— Excerpt —
I simply don't know what to say when you've got the needs of school breathing down your son's back.
OK, I do know where to start, and you had the right idea but instead of asking him what he wants, instead of setting things up for him you think he might be interested, just watch him. Watch him. Listen. I know he isn't just standing there like a zombie in between things he has to do. Just watch. This part is just for you, with no direct benefit to him. Learn to see him AS HE IS RIGHT NOW. Part of what needs changing is simply whatever lingering judgements and expectations you might have, and I know you've tried really hard. Stop thinking about what the school wants. That's the easy part. Then stop thinking about what you want. Or, just set them aside for now.
When you see something that is "his", don't jump in to make it bigger and make it into something it isn't. That's dropping your expectations of interests having a particular outcome. Experienced interest-led homeschooling parents still struggle with this. Parents come with baggage, with expectations. So, what to do? If he's watching TV, have a seat and really watch what he's watching. Don't say anything, just sit together. You're actions saying "I'm on board with your interests--no, with YOU-- without needing you to change, without any expectations whatsoever."
I'm not sure this is going to help his schooling, but I think that a child needs a place in his life where being himself is enough.
ETA: My girls and I were just watching a Swallowtail butterfly, and it simply wouldn't let us take a photo of it. It essentially insisted that we engage with it on his terms. (Watch only, don't approach.) Enjoy the beauty without needing to hold on to it or have it become something else. Some beings simply demand more subtlety in our actions. Well, I enjoyed the metaphor, anyhow!
thanks, it does feel like the school are putting too much pressure on now. I have a diary that I have to fill in each day saying what we have done at home with him (he has a folder of around 15 different activities we are supposed to do 2 each evening and each weekend day (it is a school holiday this week and he brought home a big folder of work). I am really grateful for the work the school has put in and I know that the teacher does really care BUT it is stressful for me let alone him.
Part of the reason I ended up on this forum (I normally stick to reading the mindful home section - and hardly ever actually post!) was that I have been reading about unschooling and having a big daydream about doing it although I am not sure I am brave enough and not sure of the practicalities of it in the UK - especially with a child who has already been "noticed" for being behind.
He is in love with power rangers at the moment and he is always really interested in talking about Japan (he tells me the power rangers are in Japan?!) today for example he was chatting like mad about it I would like to just let him find out more about it and not have to say "sorry its time to do homework now - we need to get it done for today".

— Information shown —
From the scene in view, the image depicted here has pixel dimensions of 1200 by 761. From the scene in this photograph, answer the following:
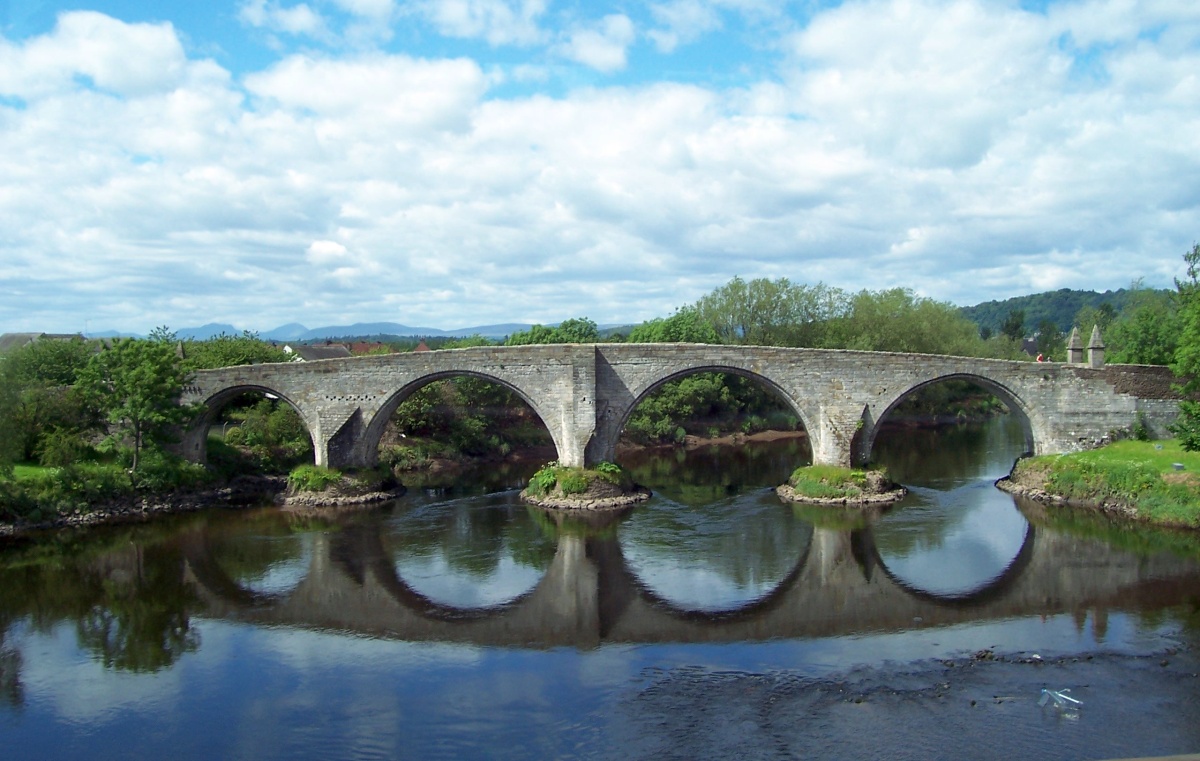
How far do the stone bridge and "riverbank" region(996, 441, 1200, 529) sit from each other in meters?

— Work to do —
A – Output the passage of the forum thread between "thanks, it does" and "for being behind.", inclusive.
B – Which words or phrases in the forum thread are written entirely in capital letters? Leave out the single letter "I".
C – Resume the forum thread after its last sentence and carry it on.
The data has no connection to the forum thread.

— Expected results —
A –
thanks, it does feel like the school are putting too much pressure on now. I have a diary that I have to fill in each day saying what we have done at home with him (he has a folder of around 15 different activities we are supposed to do 2 each evening and each weekend day (it is a school holiday this week and he brought home a big folder of work). I am really grateful for the work the school has put in and I know that the teacher does really care BUT it is stressful for me let alone him.
Part of the reason I ended up on this forum (I normally stick to reading the mindful home section - and hardly ever actually post!) was that I have been reading about unschooling and having a big daydream about doing it although I am not sure I am brave enough and not sure of the practicalities of it in the UK - especially with a child who has already been "noticed" for being behind.

B –
OK
AS HE IS RIGHT NOW
YOU
ETA
BUT
UK

C –
He is very good at canoing and swimming and enjoys all outdoor sports he also LOVES all kind of designing (lego and mechano) and of course computer games :)
Anyway thanks for replying :).
Such a difficult situation. It sounds like you really can't give him the time he needs outside of school.
I know there is at least one UK unschooler active on this board. Perhaps she can give this thread a moment of her time.
Me again. I keep thinking about this thread.
One thing you might find helpful is learning how to translate your son's interest-led activities he is already doing into something that the school will recognize as valuable. Unschoolers in many places who have to check in with school districts get very skillled at doing this. It might help you as well.
I don't think you are doing anything wrong. FWIW, bright kids who cannot read at age 7 are not uncommon in the homeschooling world (I imagine they are also common in schools, but I don't have experience with that). I believe there's a developmental aspect to reading, and just like it's perfectly normal for some kids to walk at 7 months and others at 18 month, some kids' brains are ready to read at 4 and others aren't ready until age 9+. One of mine was reading well below grade level at 7, then one day things started clicking and reading stopped being such an uphill slog. She now reads well above grade level. Before things started clicking, we would try to read a easy reader, and she would spend forever sounding out a word, and then not recognize that word when it repeated on the same page. It was extremely frustrating, but it was a phase that ended.
I found a website about home education in the UK. Thought it might help you determine your legal rights. http://www.home-education.org.uk/faq-carers.htm
I think you might be able to do a bit of damage control around the reading/schoolwork issue. Just keep telling him that you know he's smart, and that his brain is just built to learn other things before reading, and isn't it unfortunate that schools get so hung up on learning reading at a certain age? And, well, I guess it's because with so many kids in one place at one time they kind of have to rely on book learning, since learning-by-doing and learning-by-talking are tough to manage in large groups. So you understand why they focus so much on reading, but it's still too bad it doesn't fit the way some kids learn. <sympathetic sigh> So you want to make sure that as much as you're working towards that reading goal you're not neglecting the things his brain is built for right now.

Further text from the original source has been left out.